### [Text block]
════════

Water samples (250–1,000 mL) were filtered in the laboratory to determine SSC using pre-weighed glass microfiber paper (GFF 0.75 µm). The sediments retained on the filter paper were oven dried at 50º C during 24 h. The filters were again weighed and SSC was calculated. SS retained in the dried filters were then acidified with HCl 2 N and dried at 60 °C for 24 h to remove the carbonates. POC analysis was carried out in the remaining SS using a LECO CNS2000 analyzer. POC content was expressed as a percentage of dry weight of sediment and converted to POC concentration (M L−3).

The same water samples, after being filtered for determining SSC and POC, were acidified with HCl (12N; pH 2) and kept cold at 4 °C until DOC was analyzed. DOC analysis was performed using a colorimetric method (closed reflux), in which samples were digested with potassium dichromate and sulfuric acid. Readings were taken with a Thermo Scientific UV visible spectrophotometer using two different wavelengths (340 and 590 nm) depending on carbon concentration in the solution (APHA 1998).

POC and DOC loads

Water yield was determined after integrating river discharge over a time period (3–15 min during flood events and daily during non-flood events), as follows:

$$W = \sum\limits_{i} {\frac{{\left( {Q_{(i)} + Q_{(i - 1)} } \right)}}{2} \times \left( {t_{(i)} - t_{{\left( {i - 1} \right)}} } \right)}$$
(1)

where W is the accumulated water yield (L3), and Q j is the instantaneous river discharge (L3 T−1) at time i (T).

POC and DOC yields were obtained by averaging concentrations between two adjacent samples and integrating this with discharge. Continuous POC series were thus developed to significantly reduce uncertainty that would result from interpolation and extrapolation of low-frequency measurements of POC. The continuous data series were based on the SSC-turbidity, SSC–POC, and POC-turbidity relations found in Enxoé, and on the quasi-continuous turbidity recording provided by the automatic probe which complemented the information collected with the automatic water sampler. Further details can be found in Ramos et al. (2014). DOC was estimated from the high frequency of data collection provided by the automatic sampler. POC and DOC loads were thus linear interpolated between two adjacent samples, as follows:

$$M_{d} = \sum\limits_{i} {\frac{{\left( {C_{d\;\left( i \right)} + C_{{d\;\left( {i - 1} \right)}} } \right)}}{2} \times W_{i} }$$
(2)

════════

### [Dataset records]
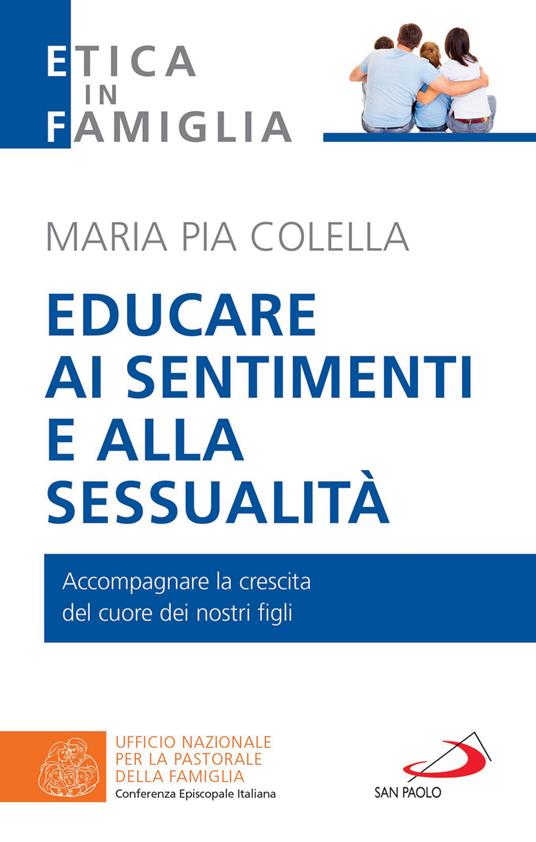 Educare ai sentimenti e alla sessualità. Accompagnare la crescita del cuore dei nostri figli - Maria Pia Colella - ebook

════════

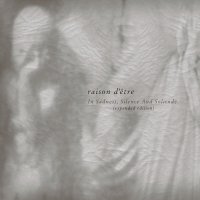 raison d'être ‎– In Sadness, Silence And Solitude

════════

### [Problem to solve]
Pick up the text on river sediment and organic carbon after its final line and continue it. The lines above have no connection to the text on river sediment and organic carbon.

### [Result of this exercise]
where M d is the solute mass lost in the catchment from diffuse (d) sources (M), and C j is the instantaneous solute concentration (M L−3) at time i (T). No point source emissions exist in the Enxoé catchment (Ramos et al. 2014).

Relationships between POC, DOC and hydro-climatological variables

The relationships between POC and DOC concentrations and loads, SS concentrations and loads, and hydro-climatological variables were analyzed to determine the factors controlling POC and DOC transport during flood events. Flood events were defined as complete hydrological events with rising and recession limbs. A database was generated for each discharge peak monitored during flood events, containing three groups of variables: (i) antecedent variables characterizing the situation prior to peak flow; (ii) storm event variables (precipitation and discharge); and (iii) variables related to water quality (SS, POC, and DOC).

Antecedent variables included: accumulated precipitation 1, 5, and 10 days before each discharge peak (P1, P5, and P10); the baseflow before the first peak discharge of a flood event (Q b); and flow in the end of the falling limb of the antecedent peak flow when multiple peaks occurred during a flood event (Q a) (Table 1).

Table 1 Storm event parameters including antecedent variables, characterizing the situation prior to peak flow, and storm event variables (precipitation and discharge)

Storm event variables comprised: total precipitation during flood events (P e); the peak number when multiple peaks occurred (P n); flood duration, here defined as the time between rising and recession limbs of a discharge peak (Fd), but also as the cumulative time when multiple discharge peaks occurred (Fd c ); mean discharge (Q m ); maximum discharge (Q max); the time of rise to reach a peak discharge (Tr); water yield, expressed as the total depth of water during a discharge peak (Wt), but also the cumulative depth of water registered during multiple peaks (Wtc); flood intensity, here defined as the discharge speed to reach the peak [F i  = (Q maxQ b)/Tr]; and a dummy variable to represent seasonality (S).

Water quality variables included SS, POC, and DOC mean and maximum concentration values monitored during a discharge peak (SSCm, SSCmax, POCm, POCmax, DOCm, and DOCmax); SS, POC, and DOC loads to the reservoir during a discharge peak (SSt, POCt, and DOCt); and the cumulative loads when multiple peaks occurred (SSct, POCct, and DOCct) (Table 2).

Table 2 Concentrations and transport rates of suspended sediments (SS), particulate organic carbon (POC), and dissolved organic carbon (DOC) during the 21 flood events monitored

A Pearson correlation matrix that included all the above-mentioned variables was generated for all 35 peak discharges registered in Enxoé during the 21 flood events monitored. DOC information was only generated for 23 peak discharges since the monitoring of some discharge peaks was missed as data were limited to the number of samples taken manually and with the automatic sampler as referred above.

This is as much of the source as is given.